___ Provided material

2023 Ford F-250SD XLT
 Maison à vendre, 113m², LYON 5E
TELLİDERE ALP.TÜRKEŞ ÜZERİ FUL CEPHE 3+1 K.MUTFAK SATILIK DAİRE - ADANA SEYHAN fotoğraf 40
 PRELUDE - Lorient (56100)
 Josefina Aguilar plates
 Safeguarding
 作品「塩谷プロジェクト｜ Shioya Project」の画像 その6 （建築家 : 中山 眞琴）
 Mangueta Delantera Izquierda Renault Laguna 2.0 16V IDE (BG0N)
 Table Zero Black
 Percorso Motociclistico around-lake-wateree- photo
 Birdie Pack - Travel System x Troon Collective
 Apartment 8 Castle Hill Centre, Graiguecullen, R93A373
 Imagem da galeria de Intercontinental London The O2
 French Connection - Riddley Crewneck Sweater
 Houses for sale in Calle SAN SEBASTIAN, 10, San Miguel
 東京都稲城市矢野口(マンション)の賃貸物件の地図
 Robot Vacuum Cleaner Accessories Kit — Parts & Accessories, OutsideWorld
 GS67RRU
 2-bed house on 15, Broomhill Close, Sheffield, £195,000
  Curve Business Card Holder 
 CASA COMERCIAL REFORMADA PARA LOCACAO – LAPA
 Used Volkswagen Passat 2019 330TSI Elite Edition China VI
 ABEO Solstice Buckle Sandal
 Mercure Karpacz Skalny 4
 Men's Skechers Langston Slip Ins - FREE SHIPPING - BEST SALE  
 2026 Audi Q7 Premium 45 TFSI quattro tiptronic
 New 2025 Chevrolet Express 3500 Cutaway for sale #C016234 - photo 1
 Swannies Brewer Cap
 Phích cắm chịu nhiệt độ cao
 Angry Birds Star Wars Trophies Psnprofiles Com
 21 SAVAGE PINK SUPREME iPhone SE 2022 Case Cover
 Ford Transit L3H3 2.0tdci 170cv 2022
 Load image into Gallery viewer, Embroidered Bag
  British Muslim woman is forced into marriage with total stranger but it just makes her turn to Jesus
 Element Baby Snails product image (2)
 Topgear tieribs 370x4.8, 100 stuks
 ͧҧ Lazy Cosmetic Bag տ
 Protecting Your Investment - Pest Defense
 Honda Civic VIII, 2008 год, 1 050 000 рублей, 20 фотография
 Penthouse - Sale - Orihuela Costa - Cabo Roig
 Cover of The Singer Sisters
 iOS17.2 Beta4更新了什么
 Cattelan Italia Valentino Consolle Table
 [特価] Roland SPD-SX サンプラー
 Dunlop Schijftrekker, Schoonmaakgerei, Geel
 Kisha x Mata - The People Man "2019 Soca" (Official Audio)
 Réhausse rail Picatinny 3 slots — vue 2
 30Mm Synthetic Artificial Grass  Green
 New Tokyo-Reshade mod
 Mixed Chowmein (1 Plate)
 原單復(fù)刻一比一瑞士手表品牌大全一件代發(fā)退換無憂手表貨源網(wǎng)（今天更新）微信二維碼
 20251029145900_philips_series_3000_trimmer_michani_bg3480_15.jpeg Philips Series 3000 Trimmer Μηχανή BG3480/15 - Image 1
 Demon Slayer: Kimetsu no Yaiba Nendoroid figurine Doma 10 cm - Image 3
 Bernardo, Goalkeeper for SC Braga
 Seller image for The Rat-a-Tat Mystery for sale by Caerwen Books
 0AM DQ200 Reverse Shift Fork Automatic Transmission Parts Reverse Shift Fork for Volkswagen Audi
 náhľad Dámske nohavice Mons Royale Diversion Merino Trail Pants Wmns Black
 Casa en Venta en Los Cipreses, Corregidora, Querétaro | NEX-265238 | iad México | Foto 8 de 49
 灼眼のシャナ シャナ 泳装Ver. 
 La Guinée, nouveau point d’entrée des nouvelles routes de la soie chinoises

______

• **Job item**
Print every line of the data above verbatim, keeping the original order.

• **Solution to this task**
2023 Ford F-250SD XLT
 Maison à vendre, 113m², LYON 5E
TELLİDERE ALP.TÜRKEŞ ÜZERİ FUL CEPHE 3+1 K.MUTFAK SATILIK DAİRE - ADANA SEYHAN fotoğraf 40
 PRELUDE - Lorient (56100)
 Josefina Aguilar plates
 Safeguarding
 作品「塩谷プロジェクト｜ Shioya Project」の画像 その6 （建築家 : 中山 眞琴）
 Mangueta Delantera Izquierda Renault Laguna 2.0 16V IDE (BG0N)
 Table Zero Black
 Percorso Motociclistico around-lake-wateree- photo
 Birdie Pack - Travel System x Troon Collective
 Apartment 8 Castle Hill Centre, Graiguecullen, R93A373
 Imagem da galeria de Intercontinental London The O2
 French Connection - Riddley Crewneck Sweater
 Houses for sale in Calle SAN SEBASTIAN, 10, San Miguel
 東京都稲城市矢野口(マンション)の賃貸物件の地図
 Robot Vacuum Cleaner Accessories Kit — Parts & Accessories, OutsideWorld
 GS67RRU
 2-bed house on 15, Broomhill Close, Sheffield, £195,000
  Curve Business Card Holder 
 CASA COMERCIAL REFORMADA PARA LOCACAO – LAPA
 Used Volkswagen Passat 2019 330TSI Elite Edition China VI
 ABEO Solstice Buckle Sandal
 Mercure Karpacz Skalny 4
 Men's Skechers Langston Slip Ins - FREE SHIPPING - BEST SALE  
 2026 Audi Q7 Premium 45 TFSI quattro tiptronic
 New 2025 Chevrolet Express 3500 Cutaway for sale #C016234 - photo 1
 Swannies Brewer Cap
 Phích cắm chịu nhiệt độ cao
 Angry Birds Star Wars Trophies Psnprofiles Com
 21 SAVAGE PINK SUPREME iPhone SE 2022 Case Cover
 Ford Transit L3H3 2.0tdci 170cv 2022
 Load image into Gallery viewer, Embroidered Bag
  British Muslim woman is forced into marriage with total stranger but it just makes her turn to Jesus
 Element Baby Snails product image (2)
 Topgear tieribs 370x4.8, 100 stuks
 ͧҧ Lazy Cosmetic Bag տ
 Protecting Your Investment - Pest Defense
 Honda Civic VIII, 2008 год, 1 050 000 рублей, 20 фотография
 Penthouse - Sale - Orihuela Costa - Cabo Roig
 Cover of The Singer Sisters
 iOS17.2 Beta4更新了什么
 Cattelan Italia Valentino Consolle Table
 [特価] Roland SPD-SX サンプラー
 Dunlop Schijftrekker, Schoonmaakgerei, Geel
 Kisha x Mata - The People Man "2019 Soca" (Official Audio)
 Réhausse rail Picatinny 3 slots — vue 2
 30Mm Synthetic Artificial Grass  Green
 New Tokyo-Reshade mod
 Mixed Chowmein (1 Plate)
 原單復(fù)刻一比一瑞士手表品牌大全一件代發(fā)退換無憂手表貨源網(wǎng)（今天更新）微信二維碼
 20251029145900_philips_series_3000_trimmer_michani_bg3480_15.jpeg Philips Series 3000 Trimmer Μηχανή BG3480/15 - Image 1
 Demon Slayer: Kimetsu no Yaiba Nendoroid figurine Doma 10 cm - Image 3
 Bernardo, Goalkeeper for SC Braga
 Seller image for The Rat-a-Tat Mystery for sale by Caerwen Books
 0AM DQ200 Reverse Shift Fork Automatic Transmission Parts Reverse Shift Fork for Volkswagen Audi
 náhľad Dámske nohavice Mons Royale Diversion Merino Trail Pants Wmns Black
 Casa en Venta en Los Cipreses, Corregidora, Querétaro | NEX-265238 | iad México | Foto 8 de 49
 灼眼のシャナ シャナ 泳装Ver. 
 La Guinée, nouveau point d’entrée des nouvelles routes de la soie chinoises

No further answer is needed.